I am light and small now – small in your arms:
A wisp of flesh; some courage; and what weighs
Heavier than they – my secret. I can trust you
With it. Hold me up. It is hard to speak,
To breathe. Whose hand – the cup of poison? His?
Mine? But so long ago it happened, how
Can I be sure? Their busy arguments
Hummed in my ears like echoes from a dream,
Making unreal all that had passed between us,
Emile and me, till I became two phantasms –
One innocent, one guilty, and the truth
Went down in the gulf between them, the real I –
What she had done or not done – sinking away
From me, dubious, hidden, lost, amid
A fog and welter of words.
It lies too deep now
In the black ooze. My heart quakes. The sea-bed
Heaves. Last agony. Heaves to give up its dead.
I cannot. Sir, have mercy on me. Make haste.
I am heavy with you. Deliver me.
Madeleine, Madeleine, tell me the truth.
I have forgotten … long ago … forgotten.
Wind’s Eye
Eye of the wind, whose bearing in
A changeful sky the sage
Birds are never wrong about
And mariners must gauge –
The drift of flight, the fluttered jib
Are what we know it by:
Seafarers cannot hold or sight
The wind’s elusive eye.
That eye, whose shifting moods inspire
The sail and trim the sheet,
Commands me, though I can but steer
Obliquely towards it.
In Loving Memory
E. M. BUTLER1
1
‘Goodbye’ – the number of times each day one says it!
But t
he goodbyes that matter we seldom say,
Being elsewhere – preoccupied, on a visit,
Somehow off guard – when the dear friend slips away
Tactfully, for ever. And had we known him
So near departure, would we have shut our eyes
To the leaving look in his? tried to detain him
On the doorstep with bouquets of goodbyes?
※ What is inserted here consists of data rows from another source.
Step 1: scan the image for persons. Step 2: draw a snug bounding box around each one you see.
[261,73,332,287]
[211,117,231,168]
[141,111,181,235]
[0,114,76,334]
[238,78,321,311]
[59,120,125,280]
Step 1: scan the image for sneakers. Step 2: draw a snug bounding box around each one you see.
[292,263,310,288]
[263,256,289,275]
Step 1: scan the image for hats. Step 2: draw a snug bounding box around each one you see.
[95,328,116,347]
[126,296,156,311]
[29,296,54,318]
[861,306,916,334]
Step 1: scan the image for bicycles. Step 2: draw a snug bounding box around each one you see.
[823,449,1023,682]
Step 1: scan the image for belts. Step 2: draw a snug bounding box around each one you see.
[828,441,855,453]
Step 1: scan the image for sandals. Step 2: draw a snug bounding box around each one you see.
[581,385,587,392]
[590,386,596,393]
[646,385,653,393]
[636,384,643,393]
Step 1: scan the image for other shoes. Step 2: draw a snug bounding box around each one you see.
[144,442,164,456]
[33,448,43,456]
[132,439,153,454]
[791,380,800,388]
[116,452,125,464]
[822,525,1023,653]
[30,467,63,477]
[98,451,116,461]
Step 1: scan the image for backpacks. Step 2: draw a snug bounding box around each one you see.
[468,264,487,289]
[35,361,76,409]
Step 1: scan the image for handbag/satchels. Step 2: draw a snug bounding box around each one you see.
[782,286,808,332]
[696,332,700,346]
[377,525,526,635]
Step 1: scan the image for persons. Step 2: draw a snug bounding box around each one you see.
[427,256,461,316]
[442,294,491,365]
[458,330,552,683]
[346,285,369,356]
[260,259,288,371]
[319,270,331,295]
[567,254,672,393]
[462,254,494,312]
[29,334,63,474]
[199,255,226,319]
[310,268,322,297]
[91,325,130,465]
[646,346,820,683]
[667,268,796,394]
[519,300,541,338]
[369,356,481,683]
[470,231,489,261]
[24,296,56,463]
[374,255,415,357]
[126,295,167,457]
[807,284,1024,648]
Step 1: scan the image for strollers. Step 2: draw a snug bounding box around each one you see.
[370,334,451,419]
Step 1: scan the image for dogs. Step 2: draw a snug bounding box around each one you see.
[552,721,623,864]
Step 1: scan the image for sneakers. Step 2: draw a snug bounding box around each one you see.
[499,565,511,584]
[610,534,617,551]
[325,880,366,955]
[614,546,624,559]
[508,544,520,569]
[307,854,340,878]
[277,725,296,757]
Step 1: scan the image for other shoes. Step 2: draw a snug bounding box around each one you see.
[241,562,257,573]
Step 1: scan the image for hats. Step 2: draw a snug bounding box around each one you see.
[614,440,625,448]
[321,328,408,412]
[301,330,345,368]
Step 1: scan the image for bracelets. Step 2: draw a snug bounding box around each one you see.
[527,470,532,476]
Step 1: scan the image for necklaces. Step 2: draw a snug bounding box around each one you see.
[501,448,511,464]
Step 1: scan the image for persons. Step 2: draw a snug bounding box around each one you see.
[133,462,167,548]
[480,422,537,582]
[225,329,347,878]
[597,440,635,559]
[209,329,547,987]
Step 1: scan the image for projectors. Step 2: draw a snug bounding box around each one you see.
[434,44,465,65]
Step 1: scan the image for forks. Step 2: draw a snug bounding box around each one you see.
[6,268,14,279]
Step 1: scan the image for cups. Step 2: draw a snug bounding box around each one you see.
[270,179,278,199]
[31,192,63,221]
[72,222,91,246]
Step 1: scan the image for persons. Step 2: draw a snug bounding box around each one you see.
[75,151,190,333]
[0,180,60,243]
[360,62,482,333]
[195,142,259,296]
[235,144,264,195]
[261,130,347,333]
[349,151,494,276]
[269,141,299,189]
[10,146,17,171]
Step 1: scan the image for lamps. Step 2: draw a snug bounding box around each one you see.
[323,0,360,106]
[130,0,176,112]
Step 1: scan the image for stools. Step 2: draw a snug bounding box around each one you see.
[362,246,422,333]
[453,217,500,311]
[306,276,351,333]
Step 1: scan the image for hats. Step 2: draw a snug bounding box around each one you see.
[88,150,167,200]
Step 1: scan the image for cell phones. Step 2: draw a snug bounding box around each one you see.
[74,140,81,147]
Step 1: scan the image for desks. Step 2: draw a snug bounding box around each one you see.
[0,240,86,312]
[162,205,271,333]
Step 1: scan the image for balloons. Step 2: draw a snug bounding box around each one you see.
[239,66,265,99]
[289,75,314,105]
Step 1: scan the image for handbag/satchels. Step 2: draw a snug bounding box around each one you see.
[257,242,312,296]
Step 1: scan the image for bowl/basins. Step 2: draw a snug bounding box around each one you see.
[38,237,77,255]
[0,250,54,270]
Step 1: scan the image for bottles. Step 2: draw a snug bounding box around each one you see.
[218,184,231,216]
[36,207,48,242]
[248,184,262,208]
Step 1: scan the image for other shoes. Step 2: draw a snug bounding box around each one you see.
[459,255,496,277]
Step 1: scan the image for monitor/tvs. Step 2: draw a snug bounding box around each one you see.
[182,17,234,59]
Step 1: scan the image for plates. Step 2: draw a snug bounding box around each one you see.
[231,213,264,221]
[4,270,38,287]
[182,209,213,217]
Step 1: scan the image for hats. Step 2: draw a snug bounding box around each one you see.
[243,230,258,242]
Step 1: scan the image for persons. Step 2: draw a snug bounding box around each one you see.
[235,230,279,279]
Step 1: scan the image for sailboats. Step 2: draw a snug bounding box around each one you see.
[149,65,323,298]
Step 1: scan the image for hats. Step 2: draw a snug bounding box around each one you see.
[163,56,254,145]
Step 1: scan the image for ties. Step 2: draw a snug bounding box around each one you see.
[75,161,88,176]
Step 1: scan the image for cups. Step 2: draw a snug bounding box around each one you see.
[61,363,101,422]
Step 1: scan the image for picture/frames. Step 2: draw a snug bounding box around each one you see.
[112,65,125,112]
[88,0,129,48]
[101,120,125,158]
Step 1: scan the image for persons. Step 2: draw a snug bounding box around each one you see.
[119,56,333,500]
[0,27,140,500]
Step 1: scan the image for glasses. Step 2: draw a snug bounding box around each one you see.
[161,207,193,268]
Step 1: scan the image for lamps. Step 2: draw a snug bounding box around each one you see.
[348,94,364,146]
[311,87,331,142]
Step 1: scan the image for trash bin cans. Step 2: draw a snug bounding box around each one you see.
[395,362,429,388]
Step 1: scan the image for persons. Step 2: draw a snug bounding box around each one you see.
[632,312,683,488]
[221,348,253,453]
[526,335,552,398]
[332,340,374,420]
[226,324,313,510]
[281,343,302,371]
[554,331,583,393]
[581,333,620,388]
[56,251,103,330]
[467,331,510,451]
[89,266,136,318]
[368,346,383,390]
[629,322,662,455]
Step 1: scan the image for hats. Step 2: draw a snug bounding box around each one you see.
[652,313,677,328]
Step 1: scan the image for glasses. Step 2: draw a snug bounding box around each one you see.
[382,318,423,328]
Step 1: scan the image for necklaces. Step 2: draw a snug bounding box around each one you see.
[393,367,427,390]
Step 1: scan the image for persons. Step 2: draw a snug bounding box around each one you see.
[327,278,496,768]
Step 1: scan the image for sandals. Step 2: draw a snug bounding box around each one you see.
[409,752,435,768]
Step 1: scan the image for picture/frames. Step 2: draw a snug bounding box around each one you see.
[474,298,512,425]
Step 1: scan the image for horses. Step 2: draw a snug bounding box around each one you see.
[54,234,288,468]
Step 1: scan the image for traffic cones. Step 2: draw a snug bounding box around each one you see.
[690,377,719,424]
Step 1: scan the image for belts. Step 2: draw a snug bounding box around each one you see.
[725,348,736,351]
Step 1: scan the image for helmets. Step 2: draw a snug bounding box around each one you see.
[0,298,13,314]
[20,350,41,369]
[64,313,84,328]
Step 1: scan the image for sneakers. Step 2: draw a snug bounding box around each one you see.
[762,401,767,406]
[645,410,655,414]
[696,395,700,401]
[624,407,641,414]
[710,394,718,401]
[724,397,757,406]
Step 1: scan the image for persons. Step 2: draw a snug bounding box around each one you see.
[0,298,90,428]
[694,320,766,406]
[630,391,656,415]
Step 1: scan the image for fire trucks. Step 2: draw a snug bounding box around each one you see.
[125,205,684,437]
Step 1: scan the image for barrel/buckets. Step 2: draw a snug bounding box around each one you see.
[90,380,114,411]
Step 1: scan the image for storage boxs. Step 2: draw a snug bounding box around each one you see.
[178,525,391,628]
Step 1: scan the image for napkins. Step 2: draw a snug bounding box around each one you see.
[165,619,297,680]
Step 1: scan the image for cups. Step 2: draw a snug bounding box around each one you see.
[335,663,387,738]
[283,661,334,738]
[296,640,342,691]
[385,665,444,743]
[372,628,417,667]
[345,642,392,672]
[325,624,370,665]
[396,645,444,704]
I think of one, so constant a life-enhancer
That I can hardly yet imagine her dead;
Who seems, in her Irish courtesy, to answer
Even now the farewell I left unsaid.
Remembering her threefold self – a scholar,
A white witch, a small girl, fused into one –
Though all the love they lit will never recall her,
I warm my heart still at her cordial sun.
2
There was the small-boned witch who would accost us
In Notting Hill Gate, white shoes and hairnet on,
Having just flown out of a dream of Doctor Faustus,
Vanished from Cambridge or Ceylon,
Or merely passed intact under the wheels
Of several buses. And instantly her spells
Worked on us – we were young, a drab day shone.
Then the attentive scholar, listening for clues
To meaning, like a bird with its head inclined
Earthward: one in whose presence to misuse
Truth was hazardous – she would find
You gently out. But her own truth sang and tingled
With a Mozartian gaiety that mingled
Wise innocence and pure elegance of mind.
But I think I loved in her most the original Alice –
The round blue gaze ready for wonderland,
The mien, polite, inquisitive, without malice,
Of one who nevertheless would stand
No nonsense from cardboard kings or tinpot knights –
A little girl who reached spectacular heights
By chewing on whatever came to hand …
Child, with a scholar’s cool, precise discerning:
Scholar, unfeigned in her bewitching glee:
White witch, whose subtle essences were burning
With a child’s candour. Now all three
Are in one grave. But still her nature glows
Through earth and night, and like trefoil there grows
On us the sweetness of her memory.
1 E. M. Butler: former Professor of German at Cambridge, and author.